Jaga Nafas! Inflasi Rendah, Manufaktur Masih Terkontraksi

Selasa (1/9/2020) akan menjadi hari yang sibuk bagi investor menyusul rilis beberapa data ekonomi yang sangat relevan untuk diperhatikan, karena bakal sangat memengaruhi psikologi pasar. Konsumsi masyarakat disinyalir masih tertekan, sehingga asa optimisme hari ini bakal bertumpu pada sinyal geliat manufaktur.
Badan Pusat Statistik (BPS) akan mengumumkan data inflasi Agustus 2020, di mana konsensus pasar yang dihimpun CNBC Indonesia menghasilkan nilai median -0,01% untuk Indeks Harga Konsumen (IHK) secara bulanan (month-to-month/MtM).
Artinya, kita berpeluang melihat deflasi lagi. Ini merupakan deflasi yang kedua secara beruntun sepanjang tahun ini. setelah deflasi pertama pada Juli. Kemudian median inflasi inti tahunan berada di 2% yang bakal menjadi level inflasi inti terendah setidaknya sejak tahun 2009.
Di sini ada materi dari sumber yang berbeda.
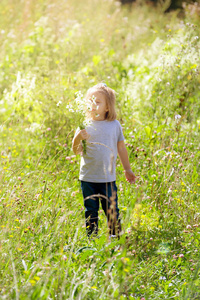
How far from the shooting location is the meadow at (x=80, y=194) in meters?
1.92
Bank Indonesia (BI) juga memperkirakan terjadi deflasi. Berdasarkan Survei Pemantauan Harga (SPH) hingga pekan IV, MH Thamrin memperkirakan ada deflasi 0,04% MtM. Dengan demikian, inflasi tahunan menjadi 1,34% sementara inflasi tahun kalender (year-to-date/YtD) adalah 0,94%.
Namun, Polling Reuters berujung pada proyeksi inflasi bulanan 0,01%, dengan inflasi tahunan 1,4% dan inflasi inti 2%. Inflasi inti tersebut melemah dibandingkan dengan bulan Juli sebesar 2,07%. Inflasi inti yang tertekan mengindikasikan bahwa daya beli masyarakat masih belum pulih benar.
Baik deflasi maupun inflasi tipis, keduanya sama-sama mengindikasikan bahwa kekuatan permintaan (demand side) masyarakat belum pulih, di tengah tekanan ekonomi akibat pandemi. Beberapa pelonggaran yang dilakukan oleh pemerintah justru berujung pada rekor temuan kasus Covid-19.
Berdasarkan data Kementerian kesehatan (Kemenkes) terdapat 2.743 kasus baru Covid-19 pada Senin, sehingga total konfirmasi kasus positif di Indonesia mencapai 174.796 orang. Tambahan angka kasus baru tersebut membuat Indonesia berada di posisi 11 dunia dari jumlah kasus baru harian yang terbanyak, menurut data Worldometers.
Sebelumnya, Indonesia berada di peringkat 12 untuk kasus baru dan kematian tambahan. Indonesia juga kini di perngkat 11 dunia untuk kematian baru akibat Covid-19, setelah mencatatkan sebanyak 74 orang meninggal kemarin.
Ekonom Senior Faisal Basri mengatakan pertumbuhan ekonomi mustahil terjadi jika penanganan covid-19 belum berjalan baik sebagaimana terlihat dari penularan Covid-19 yang terus melonjak hingga menyentuh 2.000-3.000 dalam waktu 24 jam. Ini yang membuat pasar saham anjlok kemarin.
"Sadar tidak sadar, kita sedang dihukum dunia gara-gara tidak becus menangani pandemi ini," ujarnya dalam Rapat Dengar Pendapat (RDP) dengan Komisi VI DPR, Senin (31/8/2020). Dia memproyeksikan ekonomi Indonesia pada kuartal III-2020 akan minus 3%, alias resesi.
Oleh karena itu, pasar akan memantau rilis Indeks Manajer Pembelian (Purchasing Managers' Index/PMI) per Agustus versi Markit. Pada bulan Juli, pelaku usaha masih terindikasi memilih berhenti berekspansi, yang terlihat dari indeks PMi sebesar 46,9. Angka di bawah 50 mengindikasikan kontraksi.
Hari ini, PMI kemungkinan besar masih di bawah angka 50, mengingat impor non-migas pada Juli lmasih tertekan. Impor non-migas turun 5,7% secara bulanan dan sebesar 30,95% secara tahunan pada Juli. Mayoritas barang impor kita merupakan produk barang modal dan bahan baku yang mencapai 80% lebih dari total impor.
Oleh karenanya, kondisi ekonomi kemungkinan belum kondisif untuk mendukung reli masif. Namun jika ada kejutan tipis dari data tersebut, besar peluang akan ada aksi pembelian di tengah koreksi (buy on weakness) terhadap saham-saham unggulan.